Sparse representation and low-rank approximation are fundamental tools in fields as diverse as computer vision, computational biology, signal processing, natural language processing, and machine learning. Recent advances in sparse and low-rank modeling have led to increasingly concise descriptions of high dimensional data, together with algorithms of provable performance and bounded complexity. Our workshop aims to survey recent work on sparsity and low-rank approximation and to provide a forum for open discussion of the key questions concerning these dimensionality reduction techniques. The workshop will be divided into two segments, a "sparsity segment" emphasizing sparse dictionary learning and a "low-rank segment" emphasizing scalability and large data.

The sparsity segment will be dedicated to learning sparse latent representations and dictionaries: decomposing a signal or a vector of observations as sparse linear combinations of basis vectors, atoms or covariates is ubiquitous in machine learning and signal processing.
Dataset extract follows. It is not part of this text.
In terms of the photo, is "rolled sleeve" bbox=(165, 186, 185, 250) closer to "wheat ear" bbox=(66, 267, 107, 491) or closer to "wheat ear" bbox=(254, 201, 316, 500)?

Algorithms and theoretical analyses for obtaining these decompositions are now numerous. Learning the atoms or basis vectors directly from data has proven useful in several domains and is often seen from different view points: (a) as a matrix factorization problem with potentially some constraints such as pointwise nonnegativity, (b) as a latent variable model which can be treated in a probabilistic and potentially Bayesian way, leading in particular to topic models, and (c) as dictionary learning with often a goal of signal representation or restoration. The goal of this part of the workshop is to confront these various points of view and foster exchanges of ideas among the signal processing, statistics, machine learning and applied mathematics communities.
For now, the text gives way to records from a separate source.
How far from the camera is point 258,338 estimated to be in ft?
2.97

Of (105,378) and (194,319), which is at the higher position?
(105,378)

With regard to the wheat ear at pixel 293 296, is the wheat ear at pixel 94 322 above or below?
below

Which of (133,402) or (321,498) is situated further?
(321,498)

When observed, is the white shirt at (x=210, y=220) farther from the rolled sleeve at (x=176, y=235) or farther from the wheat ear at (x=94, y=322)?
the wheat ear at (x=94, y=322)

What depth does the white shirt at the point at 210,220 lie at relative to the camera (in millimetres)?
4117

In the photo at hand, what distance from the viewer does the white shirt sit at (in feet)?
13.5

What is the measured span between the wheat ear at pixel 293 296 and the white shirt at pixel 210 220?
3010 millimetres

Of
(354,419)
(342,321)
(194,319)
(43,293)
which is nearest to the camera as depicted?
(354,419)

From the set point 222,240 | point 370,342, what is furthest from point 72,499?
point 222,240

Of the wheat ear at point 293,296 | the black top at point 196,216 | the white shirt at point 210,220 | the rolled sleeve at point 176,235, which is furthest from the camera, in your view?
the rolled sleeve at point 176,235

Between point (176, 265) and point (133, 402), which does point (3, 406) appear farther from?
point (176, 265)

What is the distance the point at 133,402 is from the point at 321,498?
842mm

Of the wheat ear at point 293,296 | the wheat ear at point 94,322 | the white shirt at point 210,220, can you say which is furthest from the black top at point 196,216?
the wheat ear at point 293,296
The low-rank segment will explore the impact of low-rank methods for large-scale machine learning. Large datasets often take the form of matrices representing either a set of real-valued features for each datapoint or pairwise similarities between datapoints. Hence, modern learning problems face the daunting task of storing and operating on matrices with millions to billions of entries. An attractive solution to this problem involves working with low-rank approximations of the original matrix. Low-rank approximation is at the core of widely used algorithms such as Principal Component Analysis and Latent Semantic Indexing, and low-rank matrices appear in a variety of applications including lossy data compression, collaborative filtering, image processing, text analysis, matrix completion, robust matrix factorization and metric learning. In this segment we aim to study new algorithms, recent theoretical advances and large-scale empirical results, and more broadly we hope to identify additional interesting scenarios for use of low-rank approximations for learning tasks.